Laporan Mulyono.
Surabaya (Suara Publik.com) - Sidang lanjutan terkait perkara Narkotika dengan terdakwa Antonius Kurniawan als Toni bin Nico Dagur (46) warga Dinoyo Baru 20 Surabaya, hari ini kembali menjalani sidang dengan agenda putusan di Pengadilan Negeri Surabaya, Selasa (06/3/2018).
Dalam persidangan yang digelar diruang Garuda2 Pengadilan Negeri Surabaya, dengan Ketua Majelis Hakim Dedy Fardiman, yang bertindak selaku Ketua Majelis Hakim dan Jaksa Penuntut Umum (JPU) dari Kejari Surabaya Wilhelmina Manuhutu, dengan panggilan akrabnya (Welly).
Dalam amar putusanya, Majelis Hakim memutuskan untuk menghukum terdakwa Antonius Kurniawan, memutuskan, terhadap terdakwa Antonius dengan pidana selama (6) enam tahun penjara dikurangi selama terdakwa berada dalam tahanan.
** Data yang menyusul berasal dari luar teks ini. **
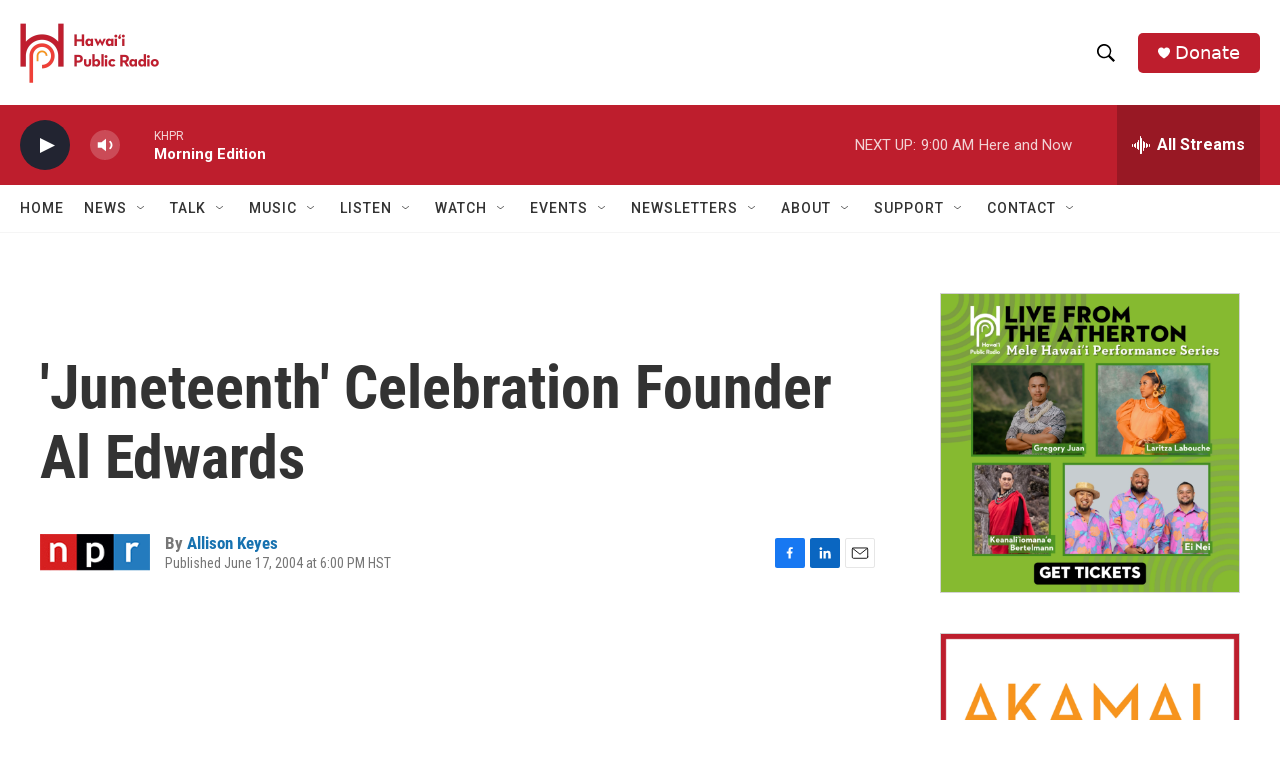

--- FILE ---
content_type: text/html; charset=utf-8
request_url: https://www.google.com/recaptcha/api2/aframe
body_size: 269
content:
<!DOCTYPE HTML><html><head><meta http-equiv="content-type" content="text/html; charset=UTF-8"></head><body><script nonce="RqQF0YZjJgrtMDg22VbHBQ">/** Anti-fraud and anti-abuse applications only. See google.com/recaptcha */ try{var clients={'sodar':'https://pagead2.googlesyndication.com/pagead/sodar?'};window.addEventListener("message",function(a){try{if(a.source===window.parent){var b=JSON.parse(a.data);var c=clients[b['id']];if(c){var d=document.createElement('img');d.src=c+b['params']+'&rc='+(localStorage.getItem("rc::a")?sessionStorage.getItem("rc::b"):"");window.document.body.appendChild(d);sessionStorage.setItem("rc::e",parseInt(sessionStorage.getItem("rc::e")||0)+1);localStorage.setItem("rc::h",'1768836178054');}}}catch(b){}});window.parent.postMessage("_grecaptcha_ready", "*");}catch(b){}</script></body></html>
Putusan tersebut dinilai lebih ringan dari tuntutan Jaksa yang sebelumnya, JPU menuntut terdakwa sebagaimana diatur dan diancam pidana dalam pasal 114 ayat (2) Undang Undang RI No.35 tahun 2009 tentang Narkotika dengan ancaman hukuman selama lamanya (9) sembilan tahun penjar, denda sebesar Rp 1 miliard dan subsidaer (3) tiga bulan kurungan.
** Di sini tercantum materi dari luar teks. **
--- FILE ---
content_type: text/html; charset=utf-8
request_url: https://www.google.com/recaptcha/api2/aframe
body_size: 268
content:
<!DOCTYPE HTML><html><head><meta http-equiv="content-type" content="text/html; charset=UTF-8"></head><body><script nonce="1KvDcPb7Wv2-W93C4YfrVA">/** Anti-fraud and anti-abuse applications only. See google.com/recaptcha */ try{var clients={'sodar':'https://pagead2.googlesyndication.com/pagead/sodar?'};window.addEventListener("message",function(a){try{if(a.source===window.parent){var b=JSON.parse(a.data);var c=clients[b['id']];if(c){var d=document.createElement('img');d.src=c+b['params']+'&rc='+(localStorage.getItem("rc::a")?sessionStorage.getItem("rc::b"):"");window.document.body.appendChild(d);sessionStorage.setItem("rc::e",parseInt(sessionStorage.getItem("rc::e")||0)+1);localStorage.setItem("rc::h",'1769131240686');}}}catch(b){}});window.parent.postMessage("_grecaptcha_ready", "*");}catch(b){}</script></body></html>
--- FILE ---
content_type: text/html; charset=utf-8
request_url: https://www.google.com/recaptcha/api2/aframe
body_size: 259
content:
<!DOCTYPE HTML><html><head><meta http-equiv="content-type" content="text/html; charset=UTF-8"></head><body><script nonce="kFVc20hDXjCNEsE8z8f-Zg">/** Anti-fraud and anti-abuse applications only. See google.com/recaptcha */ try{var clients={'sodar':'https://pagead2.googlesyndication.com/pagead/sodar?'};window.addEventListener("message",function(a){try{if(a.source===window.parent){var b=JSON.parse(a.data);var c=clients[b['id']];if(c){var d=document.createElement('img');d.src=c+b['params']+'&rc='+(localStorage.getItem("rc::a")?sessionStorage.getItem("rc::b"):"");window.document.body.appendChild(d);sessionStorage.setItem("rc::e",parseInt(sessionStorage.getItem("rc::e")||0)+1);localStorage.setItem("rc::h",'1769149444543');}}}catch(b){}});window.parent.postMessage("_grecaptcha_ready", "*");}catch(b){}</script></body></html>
Tuntutan tersebut berdasarkan sebagaimana perbuatan yang dilakukan terdakwa sangat bertentangan dengan hukum, yang mana terdakwa telah dengan sengaja memiliki, menyimpan, menjual dan menjadi perantara dalam peredaran Narkotika jenis sabu sabu seberat 5,589 gram, serta (2) dua buah pipet kaca, dan timbangan electrik merk Camry.
Atas putusan tersebut, terdakwa yang didampingi Fariji.SH, selaku kuasa hukumnya dari Lembaga Bantuan Hukum (LBH Lacak) bersepakat menyatakan terima setelah sesaat berkordinasi dengan kuasa hukumnya....(Mul).